» Local Value Configuration

Local values assign a name to an expression, that can then be used multiple times within a module.

Comparing modules to functions in a traditional programming language, if variables are analogous to function arguments and outputs are analogous to function return values then local values are comparable to a function's local variables.

This page assumes you're already familiar with the configuration syntax.

» Examples

Local values are defined in locals blocks:

# Ids for multiple sets of EC2 instances, merged together
locals {
  instance_ids = "${concat(aws_instance.blue.*.id, aws_instance.green.*.id)}"
}

# A computed default name prefix
locals {
  default_name_prefix = "${var.project_name}-web"
  name_prefix         = "${var.name_prefix != "" ? var.name_prefix : local.default_name_prefix}"
}

# Local values can be interpolated elsewhere using the "local." prefix.
resource "aws_s3_bucket" "files" {
  bucket = "${local.name_prefix}-files"
  # ...
}

Named local maps can be merged with local maps to implement common or default values:

# Define the common tags for all resources
locals {
  common_tags = {
    Component   = "awesome-app"
    Environment = "production"
  }
}

# Create a resource that blends the common tags with instance-specific tags.
resource "aws_instance" "server" {
  ami           = "ami-123456"
  instance_type = "t2.micro"

  tags = "${merge(
    local.common_tags,
    map(
      "Name", "awesome-app-server",
      "Role", "server"
    )
  )}"
}

» Description

The locals block defines one or more local variables within a module. Each locals block can have as many locals as needed, and there can be any number of locals blocks within a module.

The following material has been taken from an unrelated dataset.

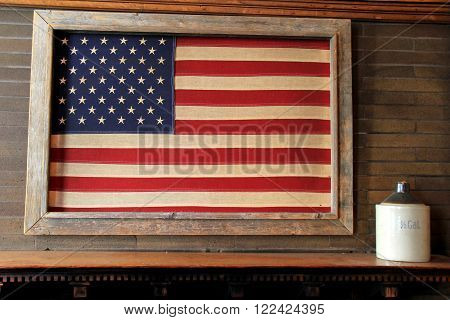 Rustic image of American flag framed in wood, hanging over mantle of fireplace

The names given for the items in the locals block must be unique throughout a module. The given value can be any expression that is valid within the current module.

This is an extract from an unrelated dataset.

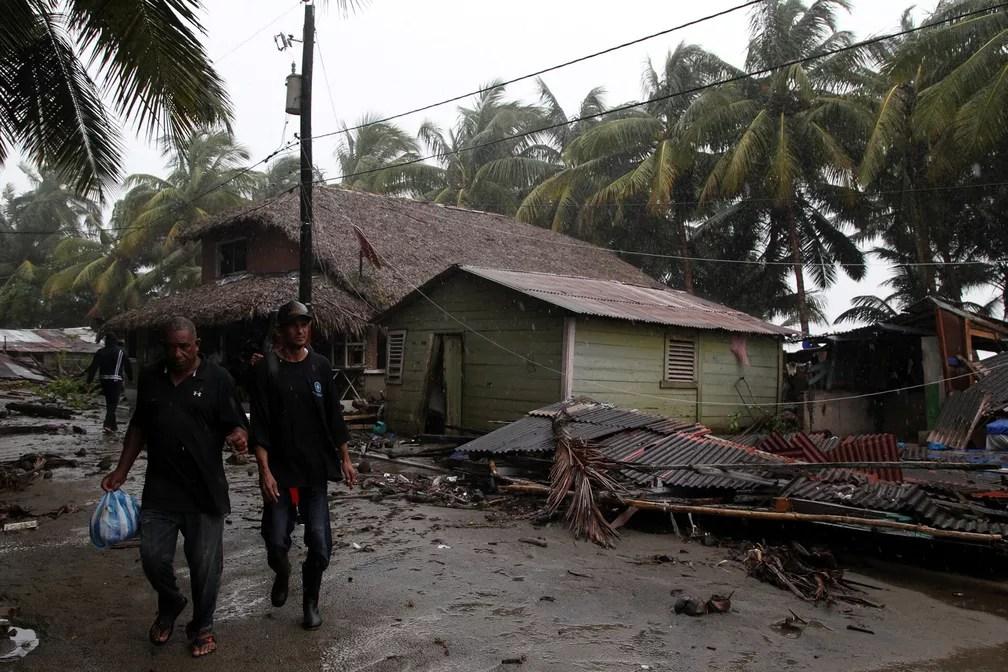 Homens atravessam uma casa destruída pela passagem do furacão Irma, em Nagua, República Dominicana (Foto: Ricardo Rojas/Reuters)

The expression of a local value can refer to other locals, but as usual reference cycles are not allowed. That is, a local cannot refer to itself or to a variable that refers (directly or indirectly) back to it.

It's recommended to group together logically-related local values into a single block, particulary if they depend on each other. This will help the reader understand the relationships between variables. Conversely, prefer to define unrelated local values in separate blocks, and consider annotating each block with a comment describing any context common to all of the enclosed locals.